Citi Breaks Up With Former Fund Of Funds, Which Just Happens To Be Run By Anthony Scaramucci

There are many points on Anthony Scaramucci’s heroic journey from Port Washington to, uh, an even nicer part of Long Island, that could be pinpointed as the moment he arrived and fully self-actualized as the Mooch, the man we’d grow to know and love as the hedge fund industry’s premier emcee and the shortest-serving White House press secretary in history. Was it when he managed to leverage a B.A. from Tufts into a J.D. from Harvard? When he got that first job at Goldman Sachs? When he got fired from the same? When he sold his first money-management business? When he founded SkyBridge in 2005? When he weathered—barely—the financial crisis? When he launched SALT in 2009?
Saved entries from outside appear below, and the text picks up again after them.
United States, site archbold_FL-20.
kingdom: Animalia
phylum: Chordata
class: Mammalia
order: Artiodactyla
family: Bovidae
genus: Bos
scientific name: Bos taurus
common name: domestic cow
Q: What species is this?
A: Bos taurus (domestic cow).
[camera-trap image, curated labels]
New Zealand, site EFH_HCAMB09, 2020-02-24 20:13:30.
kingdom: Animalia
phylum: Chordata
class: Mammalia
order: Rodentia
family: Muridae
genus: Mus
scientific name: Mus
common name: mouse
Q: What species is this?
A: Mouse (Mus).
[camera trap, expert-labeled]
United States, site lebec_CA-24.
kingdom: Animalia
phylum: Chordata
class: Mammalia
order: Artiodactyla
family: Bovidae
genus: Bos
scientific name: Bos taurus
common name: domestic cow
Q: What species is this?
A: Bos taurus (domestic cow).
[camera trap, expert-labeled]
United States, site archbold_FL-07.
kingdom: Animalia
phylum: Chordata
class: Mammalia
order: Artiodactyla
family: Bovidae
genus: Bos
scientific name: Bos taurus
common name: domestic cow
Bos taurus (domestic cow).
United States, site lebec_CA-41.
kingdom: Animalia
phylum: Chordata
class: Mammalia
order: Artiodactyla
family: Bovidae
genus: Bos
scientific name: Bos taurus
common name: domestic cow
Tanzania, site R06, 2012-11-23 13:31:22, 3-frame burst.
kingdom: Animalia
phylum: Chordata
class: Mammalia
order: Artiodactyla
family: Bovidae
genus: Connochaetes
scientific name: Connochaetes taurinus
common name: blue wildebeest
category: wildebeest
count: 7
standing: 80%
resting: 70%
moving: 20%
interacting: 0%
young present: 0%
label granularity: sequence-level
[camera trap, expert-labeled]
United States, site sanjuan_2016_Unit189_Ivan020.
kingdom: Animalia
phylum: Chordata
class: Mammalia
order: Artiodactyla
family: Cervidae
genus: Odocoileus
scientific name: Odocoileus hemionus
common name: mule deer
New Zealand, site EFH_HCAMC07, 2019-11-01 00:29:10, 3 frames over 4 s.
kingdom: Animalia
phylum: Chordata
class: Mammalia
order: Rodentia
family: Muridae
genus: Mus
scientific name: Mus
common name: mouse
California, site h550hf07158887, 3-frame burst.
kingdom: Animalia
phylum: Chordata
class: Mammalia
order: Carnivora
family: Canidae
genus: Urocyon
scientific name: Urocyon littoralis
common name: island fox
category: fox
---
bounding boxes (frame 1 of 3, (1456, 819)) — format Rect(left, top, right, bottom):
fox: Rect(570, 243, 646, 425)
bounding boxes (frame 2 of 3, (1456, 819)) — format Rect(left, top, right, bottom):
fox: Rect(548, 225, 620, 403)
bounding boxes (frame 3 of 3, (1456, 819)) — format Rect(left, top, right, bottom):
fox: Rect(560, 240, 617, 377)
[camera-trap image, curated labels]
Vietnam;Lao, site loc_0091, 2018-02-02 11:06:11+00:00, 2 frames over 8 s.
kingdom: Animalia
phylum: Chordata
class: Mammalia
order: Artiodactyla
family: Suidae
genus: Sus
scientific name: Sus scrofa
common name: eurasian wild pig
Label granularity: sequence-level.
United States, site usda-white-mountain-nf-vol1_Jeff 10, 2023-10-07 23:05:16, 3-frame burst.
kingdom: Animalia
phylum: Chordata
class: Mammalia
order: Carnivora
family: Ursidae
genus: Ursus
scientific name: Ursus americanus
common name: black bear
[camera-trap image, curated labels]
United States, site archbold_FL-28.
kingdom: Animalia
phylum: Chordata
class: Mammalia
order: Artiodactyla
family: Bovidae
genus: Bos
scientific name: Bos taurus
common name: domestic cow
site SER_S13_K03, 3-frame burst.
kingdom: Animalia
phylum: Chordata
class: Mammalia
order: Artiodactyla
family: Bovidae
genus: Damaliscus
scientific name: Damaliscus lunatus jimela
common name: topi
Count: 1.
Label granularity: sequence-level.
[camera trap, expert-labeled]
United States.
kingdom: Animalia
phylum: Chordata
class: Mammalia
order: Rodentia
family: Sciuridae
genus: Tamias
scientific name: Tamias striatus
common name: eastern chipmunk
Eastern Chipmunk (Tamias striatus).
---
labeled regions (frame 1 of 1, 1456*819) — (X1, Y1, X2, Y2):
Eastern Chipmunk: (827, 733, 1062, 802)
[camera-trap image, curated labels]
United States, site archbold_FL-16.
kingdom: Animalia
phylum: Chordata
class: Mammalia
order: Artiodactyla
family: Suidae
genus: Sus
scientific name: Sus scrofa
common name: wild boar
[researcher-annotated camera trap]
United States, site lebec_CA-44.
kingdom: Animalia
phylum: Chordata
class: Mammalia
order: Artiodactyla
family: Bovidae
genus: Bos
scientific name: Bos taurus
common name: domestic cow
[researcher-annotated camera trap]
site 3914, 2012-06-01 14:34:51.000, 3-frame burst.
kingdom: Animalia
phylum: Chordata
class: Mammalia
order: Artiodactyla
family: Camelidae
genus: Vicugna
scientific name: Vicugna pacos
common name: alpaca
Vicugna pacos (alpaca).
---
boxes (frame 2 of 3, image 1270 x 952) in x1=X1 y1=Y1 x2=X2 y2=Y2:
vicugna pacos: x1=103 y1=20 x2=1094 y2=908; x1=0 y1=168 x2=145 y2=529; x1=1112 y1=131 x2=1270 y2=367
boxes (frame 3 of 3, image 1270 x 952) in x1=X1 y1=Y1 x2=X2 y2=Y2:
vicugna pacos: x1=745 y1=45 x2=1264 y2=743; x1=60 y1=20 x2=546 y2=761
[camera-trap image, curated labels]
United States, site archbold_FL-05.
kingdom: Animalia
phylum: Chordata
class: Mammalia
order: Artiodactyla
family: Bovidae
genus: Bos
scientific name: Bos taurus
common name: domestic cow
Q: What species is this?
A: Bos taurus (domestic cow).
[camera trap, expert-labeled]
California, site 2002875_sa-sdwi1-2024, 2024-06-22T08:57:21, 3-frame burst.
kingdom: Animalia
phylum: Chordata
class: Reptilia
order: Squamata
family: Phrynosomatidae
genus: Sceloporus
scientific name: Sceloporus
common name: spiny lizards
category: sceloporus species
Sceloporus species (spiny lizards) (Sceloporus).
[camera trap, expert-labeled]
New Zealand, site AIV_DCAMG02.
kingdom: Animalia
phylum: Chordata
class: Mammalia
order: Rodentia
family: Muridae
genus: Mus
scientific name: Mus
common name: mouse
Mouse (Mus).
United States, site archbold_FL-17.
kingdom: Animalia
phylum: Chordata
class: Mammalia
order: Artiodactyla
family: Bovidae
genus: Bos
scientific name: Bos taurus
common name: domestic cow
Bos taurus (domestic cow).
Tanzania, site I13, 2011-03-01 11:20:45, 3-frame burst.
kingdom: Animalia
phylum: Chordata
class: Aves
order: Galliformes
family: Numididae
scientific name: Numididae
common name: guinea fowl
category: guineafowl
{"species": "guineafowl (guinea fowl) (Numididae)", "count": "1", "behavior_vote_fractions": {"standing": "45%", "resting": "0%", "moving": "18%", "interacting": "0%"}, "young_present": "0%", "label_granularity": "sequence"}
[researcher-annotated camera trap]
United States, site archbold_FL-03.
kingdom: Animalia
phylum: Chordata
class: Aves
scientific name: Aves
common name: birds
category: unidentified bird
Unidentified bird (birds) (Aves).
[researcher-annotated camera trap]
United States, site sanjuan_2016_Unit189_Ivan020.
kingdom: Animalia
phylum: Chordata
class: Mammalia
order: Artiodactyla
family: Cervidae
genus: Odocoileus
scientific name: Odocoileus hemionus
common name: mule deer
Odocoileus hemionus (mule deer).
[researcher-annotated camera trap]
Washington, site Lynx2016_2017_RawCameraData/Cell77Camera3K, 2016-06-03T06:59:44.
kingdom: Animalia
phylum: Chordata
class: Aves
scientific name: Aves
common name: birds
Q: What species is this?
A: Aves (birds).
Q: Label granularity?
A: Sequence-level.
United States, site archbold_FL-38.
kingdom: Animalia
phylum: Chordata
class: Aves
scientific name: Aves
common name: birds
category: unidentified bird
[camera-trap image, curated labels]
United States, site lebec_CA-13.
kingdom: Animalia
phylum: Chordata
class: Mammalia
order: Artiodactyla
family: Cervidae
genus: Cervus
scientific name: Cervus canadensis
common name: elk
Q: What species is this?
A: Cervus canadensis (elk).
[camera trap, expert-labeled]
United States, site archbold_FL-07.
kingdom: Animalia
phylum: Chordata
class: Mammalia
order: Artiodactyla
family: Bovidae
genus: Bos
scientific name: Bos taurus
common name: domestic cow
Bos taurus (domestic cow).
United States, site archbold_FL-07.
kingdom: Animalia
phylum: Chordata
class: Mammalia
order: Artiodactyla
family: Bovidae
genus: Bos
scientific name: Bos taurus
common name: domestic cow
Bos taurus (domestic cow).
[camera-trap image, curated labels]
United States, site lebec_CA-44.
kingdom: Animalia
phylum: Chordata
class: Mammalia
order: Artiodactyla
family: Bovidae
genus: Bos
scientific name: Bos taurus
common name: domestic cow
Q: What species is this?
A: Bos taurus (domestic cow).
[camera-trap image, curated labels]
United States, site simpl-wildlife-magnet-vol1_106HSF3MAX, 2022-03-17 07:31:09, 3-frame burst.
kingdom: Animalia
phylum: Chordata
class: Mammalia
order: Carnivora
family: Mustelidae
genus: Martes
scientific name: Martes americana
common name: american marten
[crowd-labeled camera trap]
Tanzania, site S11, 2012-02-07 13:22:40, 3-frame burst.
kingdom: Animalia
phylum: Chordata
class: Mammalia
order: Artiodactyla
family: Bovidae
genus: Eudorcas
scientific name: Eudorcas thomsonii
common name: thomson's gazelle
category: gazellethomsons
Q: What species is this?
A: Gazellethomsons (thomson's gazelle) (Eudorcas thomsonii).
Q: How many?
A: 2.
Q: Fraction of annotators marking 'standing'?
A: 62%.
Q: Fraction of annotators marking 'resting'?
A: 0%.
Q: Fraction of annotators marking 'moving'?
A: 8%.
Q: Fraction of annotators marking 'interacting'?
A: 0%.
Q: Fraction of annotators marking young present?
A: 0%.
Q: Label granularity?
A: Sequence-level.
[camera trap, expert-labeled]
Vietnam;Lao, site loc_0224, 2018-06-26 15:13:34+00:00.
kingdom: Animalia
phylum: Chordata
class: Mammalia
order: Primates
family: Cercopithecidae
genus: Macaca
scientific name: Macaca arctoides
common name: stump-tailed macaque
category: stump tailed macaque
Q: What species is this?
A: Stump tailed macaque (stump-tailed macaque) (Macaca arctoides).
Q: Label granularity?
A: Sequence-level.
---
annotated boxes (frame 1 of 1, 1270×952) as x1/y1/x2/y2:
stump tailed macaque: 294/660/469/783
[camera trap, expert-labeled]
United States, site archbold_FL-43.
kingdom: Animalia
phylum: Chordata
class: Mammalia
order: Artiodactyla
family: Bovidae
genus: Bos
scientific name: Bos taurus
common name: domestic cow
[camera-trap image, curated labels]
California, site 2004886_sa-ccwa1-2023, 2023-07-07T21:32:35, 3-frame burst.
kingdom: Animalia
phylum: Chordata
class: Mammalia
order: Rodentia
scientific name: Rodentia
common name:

The truth is, even after those Moochy milestones, Scaramucci remained as small a fry as his 5’ 8” stature until, faking it until he made it through smoke and mirrors wheeled a deal for Citigroup’s fund of hedge funds business—then three times the size of SkyBridge—in 2010, Citi having realized some years earlier than Scaramucci that the fund of hedge funds business was not worth being in.

And for a decade since, the relationship between Citi and its former funds of funds—now operating under the M.O.O.C.H. System—remained strong, through West Palm Beach bike shares and restaurant reviews that would make even Guy Fieri flinch; through cringingly bad analogies and acknowledgments that sometimes Scaramucci is too distracted by other things to pay attention to his business; through the Mooch’s enthusiastic boarding of the Trump train to his exit therefrom; from his failures at getting divorced, selling Skybridge, getting a White House job and keeping a White House job; through the many sitcom-like permutations of his not-so-triumphant return to the fund of hedge funds business; through the cancellation of SALT and its return and then cancellation again; through the not-particularly-well-received suggestion that hedge funds need bailout money, too. Through it all, Citi has stuck by Scaramucci. But a 22% drop during the worst quarter in market history? This is the bridge too far for Citi and its old fund of funds.